## Aufgabenstellung
Gib die Daten von der Zeile mit „How far away from“ bis zur Zeile mit „Which among the“ einschließlich beider Zeilen vollständig wieder. Verschiebe dabei jede Zahl in den Antworten um -66, also sowohl die Koordinaten als auch die Entfernungsangaben.

## Daten
○ ○ ○

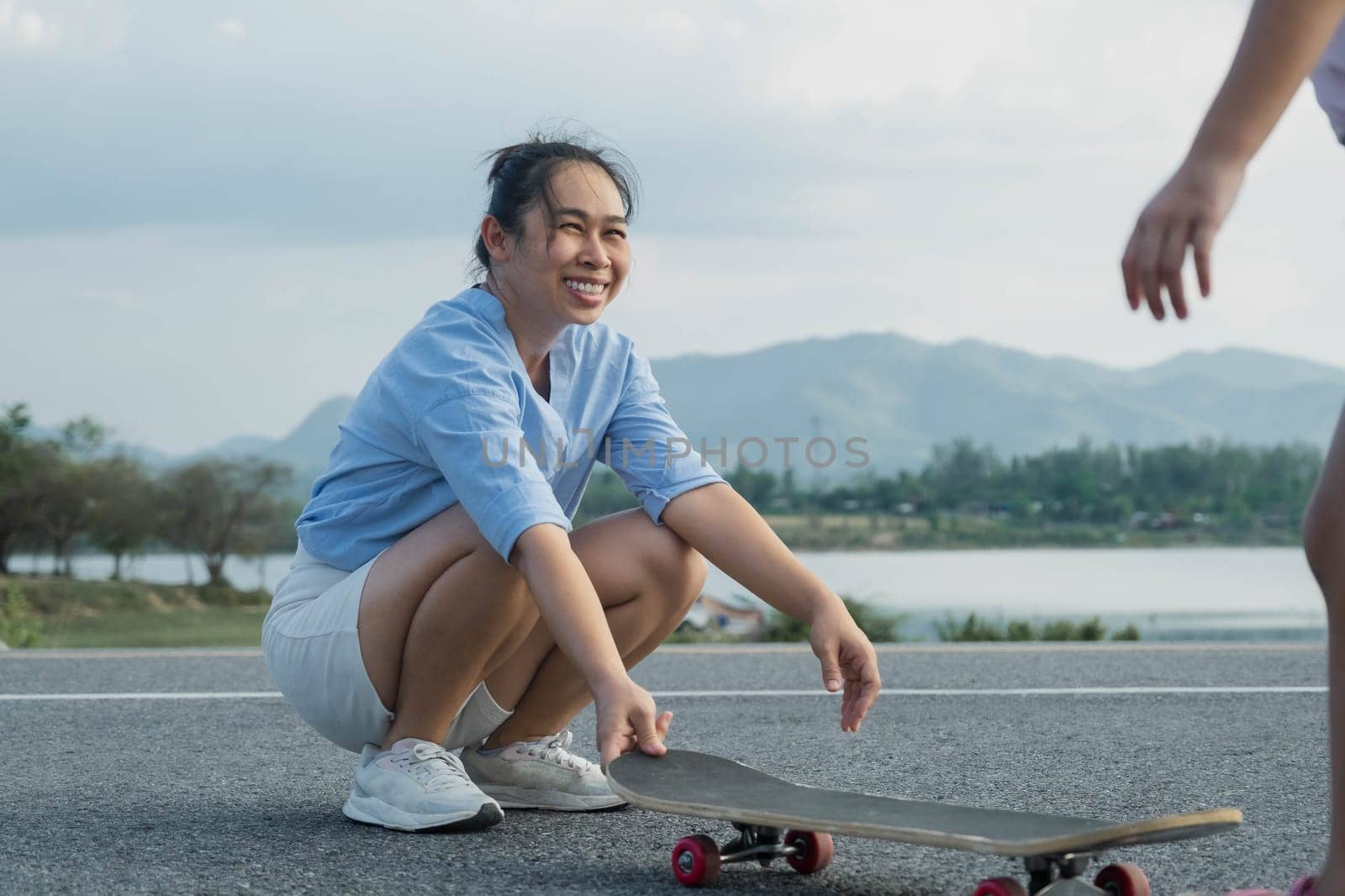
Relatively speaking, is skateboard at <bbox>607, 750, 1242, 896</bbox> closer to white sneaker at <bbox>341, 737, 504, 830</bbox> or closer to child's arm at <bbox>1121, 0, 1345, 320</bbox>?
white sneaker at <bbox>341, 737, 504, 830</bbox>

○ ○ ○

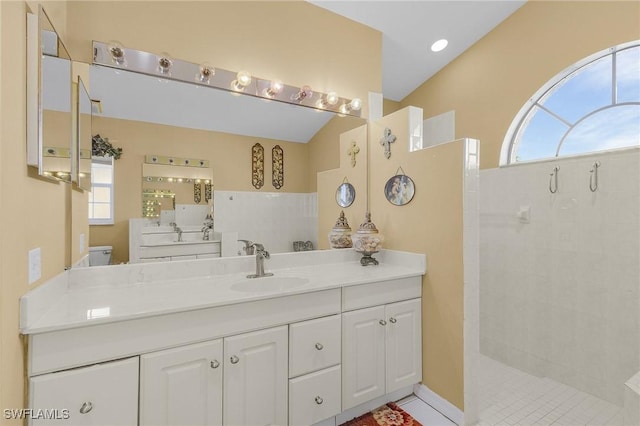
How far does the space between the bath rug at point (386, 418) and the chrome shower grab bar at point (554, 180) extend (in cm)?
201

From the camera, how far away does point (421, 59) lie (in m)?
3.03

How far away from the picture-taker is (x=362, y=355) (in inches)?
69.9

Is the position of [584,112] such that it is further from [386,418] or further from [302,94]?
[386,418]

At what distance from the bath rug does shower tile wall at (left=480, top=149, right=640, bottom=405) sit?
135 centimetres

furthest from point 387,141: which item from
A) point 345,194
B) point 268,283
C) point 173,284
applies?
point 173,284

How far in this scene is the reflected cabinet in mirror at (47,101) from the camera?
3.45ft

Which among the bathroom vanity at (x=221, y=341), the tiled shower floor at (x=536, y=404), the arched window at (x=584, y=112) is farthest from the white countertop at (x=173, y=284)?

○ ○ ○

## Ausgabe
How far away from the picture-taker is (x=362, y=355) (in inches)?
3.9

Is the position of [584,112] such that it is further from [386,418] or further from [302,94]?
[320,352]

At what distance from the bath rug does shower tile wall at (left=480, top=149, right=640, bottom=405) sit?
69 centimetres

furthest from point 387,141: which item from
A) point 345,194
B) point 268,283
C) point 173,284
applies?
point 107,218

How far in this scene is the reflected cabinet in mirror at (47,101) from the camera?
-62.55ft

Which among the bathroom vanity at (x=221, y=341), the tiled shower floor at (x=536, y=404), the arched window at (x=584, y=112) is farthest from the white countertop at (x=173, y=284)?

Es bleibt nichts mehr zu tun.